>> begin Passage to read

The ask isn’t the first time the parent company, California-based FAT Brands Inc., has faced major financial trouble or put its subsidiaries Fazoli’s, Johnny Rockets, Twin Peaks and others at potential risk.

In an acceleration notice filed with the Securities and Exchange Commission Nov. 17, UMB Bank demanded immediate payment of approximately $1.3 billion in FAT Brands’ bond debt.

The company does not have the cash on hand to begin to pay down the loans immediately, it said in the SEC filing. More action by the lenders, they said in the filing with the government agency responsible for regulating stocks and bonds, could push the company even closer to bankruptcy or its subsidiaries to reorganization.

Fazoli’s, one of FAT Brands’ restaurant chains, was founded in Lexington as Gratzi’s in 1988 and became known for its fast-casual dining experience and unlimited breadsticks.

>> end Passage to read
>> begin Data shown

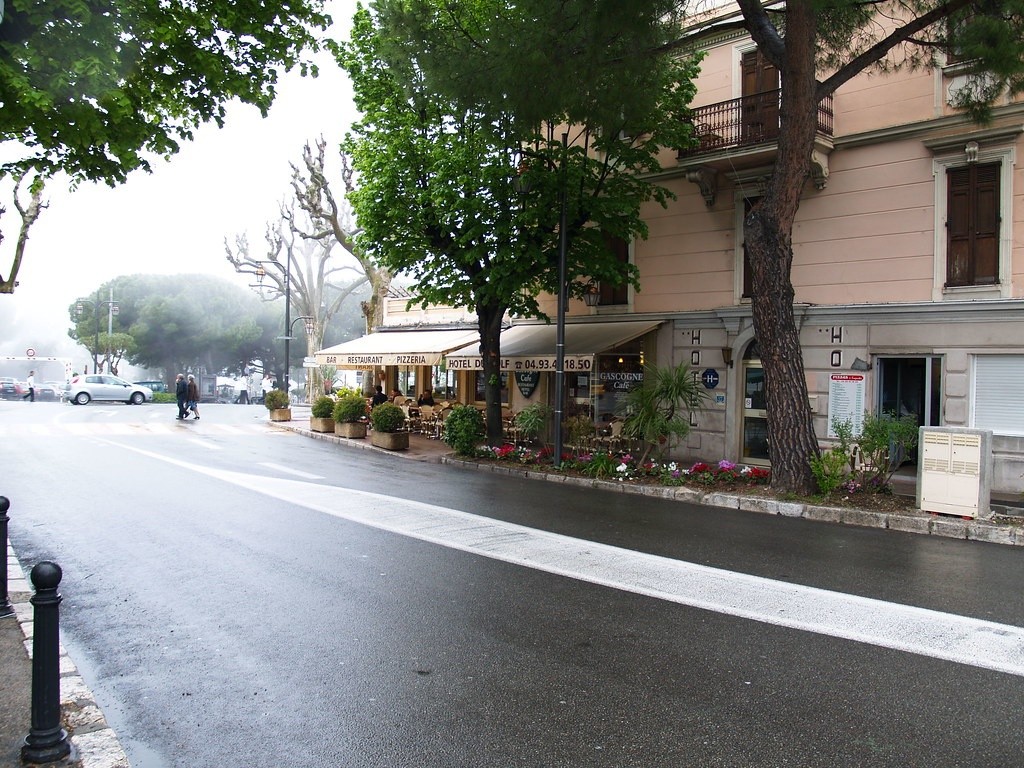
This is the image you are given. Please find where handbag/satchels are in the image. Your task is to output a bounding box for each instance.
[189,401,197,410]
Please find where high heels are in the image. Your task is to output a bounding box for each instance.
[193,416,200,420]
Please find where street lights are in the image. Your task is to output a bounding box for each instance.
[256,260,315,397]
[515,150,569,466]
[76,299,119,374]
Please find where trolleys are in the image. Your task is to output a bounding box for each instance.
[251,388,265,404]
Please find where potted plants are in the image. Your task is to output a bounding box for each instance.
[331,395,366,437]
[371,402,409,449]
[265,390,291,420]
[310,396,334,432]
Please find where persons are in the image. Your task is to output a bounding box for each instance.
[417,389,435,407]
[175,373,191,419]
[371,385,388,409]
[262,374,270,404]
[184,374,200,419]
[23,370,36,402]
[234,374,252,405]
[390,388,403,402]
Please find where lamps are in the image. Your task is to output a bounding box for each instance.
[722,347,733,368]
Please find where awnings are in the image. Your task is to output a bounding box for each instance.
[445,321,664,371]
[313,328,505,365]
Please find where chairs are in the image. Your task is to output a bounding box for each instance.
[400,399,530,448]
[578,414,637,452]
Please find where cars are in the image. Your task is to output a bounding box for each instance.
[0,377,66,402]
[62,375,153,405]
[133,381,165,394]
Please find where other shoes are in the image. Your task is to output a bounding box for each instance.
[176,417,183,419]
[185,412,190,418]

>> end Data shown

* _Objective 1_:
Answer these from the FAT Brands passage:
(a) Which bank demanded immediate payment, and about how much bond debt did it demand?
(b) On what date was the acceleration notice filed?
(c) In what city, under what name and in what year was Fazoli's founded?
* _Objective 2_:
Does each statement agree with the FAT Brands passage? Answer yes or no and quote the words that decide it.
(a) FAT Brands is based in California.
(b) The company says it has enough cash to start paying down the loans right away.
(c) Twin Peaks is one of FAT Brands' subsidiaries.

* _Finished answer 1_:
(a) UMB Bank demanded approximately $1.3 billion.
(b) Nov. 17.
(c) In Lexington, as Gratzi's, in 1988.

* _Finished answer 2_:
(a) Yes: "California-based FAT Brands Inc."
(b) No: "The company does not have the cash on hand to begin to pay down the loans immediately"
(c) Yes: "its subsidiaries Fazoli’s, Johnny Rockets, Twin Peaks and others"